**EXTRAIT**
=====

Une équipe impliquant des chercheurs de six laboratoires français (dont le LMV) a reconstitué l’histoire de l’érosion de l’Antarctique de l’Est depuis 350 millions d’années (Ma). Cette étude démontre que l’érosion de l’Antarctique est pour l’essentiel très ancienne, elle remonte au Late Paleozoic Ice Age (LPIA), une grande période de glaciation datée de 340-300 Ma. Le relief est essentiellement hérité de cette époque, tandis que la calotte Antarctique a eu peu d’impact sur l’érosion au cours des 30 derniers Ma. 
 
Figure 1 : Synthèse des résultats obtenus : histoire thermique température-temps des échantillons collectés le long de la marge de Terre Adélie, modélisée à partir des données thermochronologiques traces de fission et U-Th-He sur apatite. APAZ : zone d’annihilation partielle des traces de fission et APRZ: zone de rétention partielle de l’hélium, dans les apatites. LPIA : Late Paleozoic Ice Age.
La compréhension de l’histoire de l’érosion de l’Antarctique est fondamentale pour comprendre les liens entre les dynamiques glaciaires et climatiques, et notamment le comportement futur de la calotte en réponse au réchauffement et son impact sur le niveau marin. La réponse de la surface continentale à l’érosion glaciaire demeure largement inconnue du fait de la couverture de l’Antarctique à plus de 99% par une calotte glaciaire de 2 à 3 km d’épaisseur. Les études géophysiques ont montré un relief sous-glaciaire complexe, interprété soit comme résultant d’épisodes tectoniques de rifting ou bien d’une érosion sous-glaciaire très importante.
Dans le cadre d’un projet Labex soutenu par l’université Grenoble Alpes, nous avons mené une étude thermochronologique sur des échantillons collectés sur 600 km le long des côtes de Terre Adélie. L’échantillonnage a été réalisé avec le soutien de l’IPEV depuis les années 2000 dans les campagnes GEOLETA et ARLITA. Les résultats de cette étude montrent qu’une exhumation homogène de l’ordre de 4 km a eu lieu à l’échelle de l’Antarctique de l’Est entre 340 et 300 Ma (Fig. 1). Ces données excluent une exhumation au cours du rifting permien (280-250 Ma) ou en liaison avec le rifting précédant l’ouverture de l’océan austral (160-90 Ma).
 
Figure 2 : Reconstitution de l’Antarctique de l’Est au Maximum glaciaire du LPIA (à environ 300 MA), basé sur les données thermochronologiques obtenues en Terre Adélie (cette étude) et celles obtenues ailleurs en Antarctique et Australie. Les positions de plusieurs grands glaciers sont proposées d’après les directions de flux glaciaires et les bassins périphériques. Un grand glacier : celui de Terre-Adélie-Georges V (TA-GV) explique l’érosion importante de l’Antarctique de l’Est alors qu’à 300 Ma le pôle Sud se situait à proximité de sa situation actuelle.

=====

**EXTRAIT SOURCE**
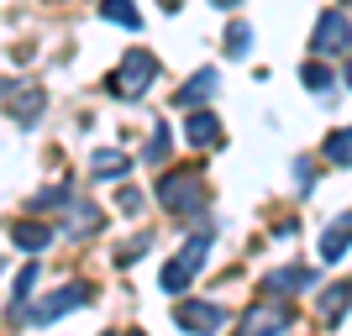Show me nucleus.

=====

**OBJECTIF DE L'EXERCICE**
Répondez à ces questions d'après l'extrait sur l'érosion de l'Antarctique :
(a) Quelle part de l'Antarctique la calotte glaciaire recouvre-t-elle, et avec quelle épaisseur ?
(b) Sur quelle distance les échantillons ont-ils été collectés le long des côtes de Terre Adélie ?
(c) Quel grand glacier la figure 2 désigne-t-elle pour expliquer l'érosion importante de l'Antarctique de l'Est ?

**RÉPONSE**
(a) Plus de 99 %, avec une épaisseur de 2 à 3 km.
(b) Sur 600 km.
(c) Le glacier de Terre-Adélie-Georges V (TA-GV).